# What is asked
Skip the pictures. Reproduce all other material exactly.

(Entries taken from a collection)

— BEGIN —

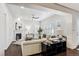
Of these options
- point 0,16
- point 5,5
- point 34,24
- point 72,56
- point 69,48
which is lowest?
point 72,56

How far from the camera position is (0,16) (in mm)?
2357

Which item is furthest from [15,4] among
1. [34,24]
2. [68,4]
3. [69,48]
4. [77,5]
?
[69,48]

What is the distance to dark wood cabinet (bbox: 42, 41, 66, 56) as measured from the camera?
250 centimetres

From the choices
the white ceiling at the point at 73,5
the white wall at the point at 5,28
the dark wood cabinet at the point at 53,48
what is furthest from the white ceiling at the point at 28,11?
the dark wood cabinet at the point at 53,48

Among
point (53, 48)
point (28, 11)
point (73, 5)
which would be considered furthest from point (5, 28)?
point (73, 5)

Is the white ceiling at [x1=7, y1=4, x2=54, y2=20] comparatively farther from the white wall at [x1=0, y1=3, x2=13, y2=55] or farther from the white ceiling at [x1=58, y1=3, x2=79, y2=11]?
the white ceiling at [x1=58, y1=3, x2=79, y2=11]

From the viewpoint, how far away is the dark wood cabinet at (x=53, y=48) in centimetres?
250

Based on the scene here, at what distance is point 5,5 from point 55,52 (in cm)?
148

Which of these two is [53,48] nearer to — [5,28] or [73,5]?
[73,5]

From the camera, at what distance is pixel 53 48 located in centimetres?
259

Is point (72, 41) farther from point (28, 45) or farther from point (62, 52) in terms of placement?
point (28, 45)

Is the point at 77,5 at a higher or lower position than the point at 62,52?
higher

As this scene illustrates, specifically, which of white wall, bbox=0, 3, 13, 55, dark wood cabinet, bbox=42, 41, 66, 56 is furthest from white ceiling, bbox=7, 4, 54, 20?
dark wood cabinet, bbox=42, 41, 66, 56

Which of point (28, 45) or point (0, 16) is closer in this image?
point (0, 16)
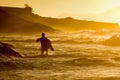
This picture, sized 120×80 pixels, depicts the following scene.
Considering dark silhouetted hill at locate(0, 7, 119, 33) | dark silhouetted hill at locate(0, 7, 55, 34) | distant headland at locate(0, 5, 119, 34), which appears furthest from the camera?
dark silhouetted hill at locate(0, 7, 119, 33)

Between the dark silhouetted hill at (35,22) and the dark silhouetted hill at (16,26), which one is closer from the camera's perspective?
the dark silhouetted hill at (16,26)

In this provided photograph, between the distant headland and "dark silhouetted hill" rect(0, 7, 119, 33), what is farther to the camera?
"dark silhouetted hill" rect(0, 7, 119, 33)

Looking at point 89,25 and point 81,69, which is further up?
point 89,25

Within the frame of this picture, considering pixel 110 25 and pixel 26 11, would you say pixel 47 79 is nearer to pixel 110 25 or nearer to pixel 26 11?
pixel 26 11

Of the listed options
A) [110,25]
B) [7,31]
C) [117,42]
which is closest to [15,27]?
[7,31]

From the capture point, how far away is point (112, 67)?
21.7 m

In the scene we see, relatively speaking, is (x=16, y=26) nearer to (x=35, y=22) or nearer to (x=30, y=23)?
(x=30, y=23)

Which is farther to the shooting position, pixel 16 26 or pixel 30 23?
pixel 30 23

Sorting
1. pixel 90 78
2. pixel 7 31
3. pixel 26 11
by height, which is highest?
pixel 26 11

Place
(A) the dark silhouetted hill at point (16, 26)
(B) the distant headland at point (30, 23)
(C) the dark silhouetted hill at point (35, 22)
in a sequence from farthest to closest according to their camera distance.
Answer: (C) the dark silhouetted hill at point (35, 22)
(B) the distant headland at point (30, 23)
(A) the dark silhouetted hill at point (16, 26)

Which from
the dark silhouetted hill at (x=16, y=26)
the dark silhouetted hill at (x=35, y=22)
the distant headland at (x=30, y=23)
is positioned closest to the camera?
the dark silhouetted hill at (x=16, y=26)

— END —

# Complete response
Of these options
- point 0,16
- point 5,5
- point 34,24
- point 72,56
- point 69,48
which is lowest?
point 72,56

How far from the camera position is (0,16) (in mm)?
2357

Which item is furthest from [15,4] among
1. [34,24]
2. [68,4]
3. [69,48]
4. [77,5]
?
[69,48]

What is the distance to dark wood cabinet (bbox: 42, 41, 66, 56) as measured from the camera?
250 centimetres

From the choices
the white ceiling at the point at 73,5
the white wall at the point at 5,28
the dark wood cabinet at the point at 53,48
what is furthest from the white ceiling at the point at 28,11?
the dark wood cabinet at the point at 53,48

Among
point (53, 48)
point (28, 11)
point (73, 5)
which would be considered furthest from point (5, 28)?
point (73, 5)

Is the white ceiling at [x1=7, y1=4, x2=54, y2=20] comparatively farther from the white wall at [x1=0, y1=3, x2=13, y2=55] or farther from the white ceiling at [x1=58, y1=3, x2=79, y2=11]?
the white ceiling at [x1=58, y1=3, x2=79, y2=11]

From the viewpoint, how far away is the dark wood cabinet at (x=53, y=48) in centimetres?
250

Based on the scene here, at what distance is point 5,5 from point 55,52 (in cm)?
148

Which of these two is [53,48] nearer to — [5,28] or [73,5]?
[73,5]

From the camera, at what distance is pixel 53 48 located in centimetres?
259

Is point (72, 41) farther from point (28, 45) or farther from point (62, 52) in terms of placement?
point (28, 45)

Is the point at 77,5 at a higher or lower position than the point at 62,52?
higher

As this scene illustrates, specifically, which of white wall, bbox=0, 3, 13, 55, dark wood cabinet, bbox=42, 41, 66, 56 is furthest from white ceiling, bbox=7, 4, 54, 20?
dark wood cabinet, bbox=42, 41, 66, 56

Which of point (28, 45) or point (0, 16) is closer in this image?
point (0, 16)
This picture, sized 120×80 pixels, depicts the following scene.
Considering dark silhouetted hill at locate(0, 7, 119, 33) | dark silhouetted hill at locate(0, 7, 55, 34) | distant headland at locate(0, 5, 119, 34), which appears furthest from the camera?
dark silhouetted hill at locate(0, 7, 119, 33)

Between the dark silhouetted hill at (35,22) and the dark silhouetted hill at (16,26), which one is closer from the camera's perspective?
the dark silhouetted hill at (16,26)

In this provided photograph, between the distant headland and "dark silhouetted hill" rect(0, 7, 119, 33), what is farther to the camera?
"dark silhouetted hill" rect(0, 7, 119, 33)

Looking at point 89,25 and point 81,69, which is further up?
point 89,25

Within the frame of this picture, considering pixel 110 25 and pixel 26 11, would you say pixel 47 79 is nearer to pixel 110 25 or nearer to pixel 26 11?
pixel 26 11

Of the listed options
A) [110,25]
B) [7,31]
C) [117,42]
which is closest to [15,27]?
[7,31]

From the capture point, how far away is point (112, 67)?
21.7 m

In the scene we see, relatively speaking, is (x=16, y=26) nearer to (x=35, y=22) or nearer to (x=30, y=23)?
(x=30, y=23)

Which is farther to the shooting position, pixel 16 26 or pixel 30 23?
pixel 30 23

Sorting
1. pixel 90 78
2. pixel 7 31
3. pixel 26 11
by height, which is highest?
pixel 26 11

Place
(A) the dark silhouetted hill at point (16, 26)
(B) the distant headland at point (30, 23)
(C) the dark silhouetted hill at point (35, 22)
in a sequence from farthest to closest according to their camera distance.
Answer: (C) the dark silhouetted hill at point (35, 22)
(B) the distant headland at point (30, 23)
(A) the dark silhouetted hill at point (16, 26)

Which from
the dark silhouetted hill at (x=16, y=26)
the dark silhouetted hill at (x=35, y=22)
the distant headland at (x=30, y=23)
is positioned closest to the camera?
the dark silhouetted hill at (x=16, y=26)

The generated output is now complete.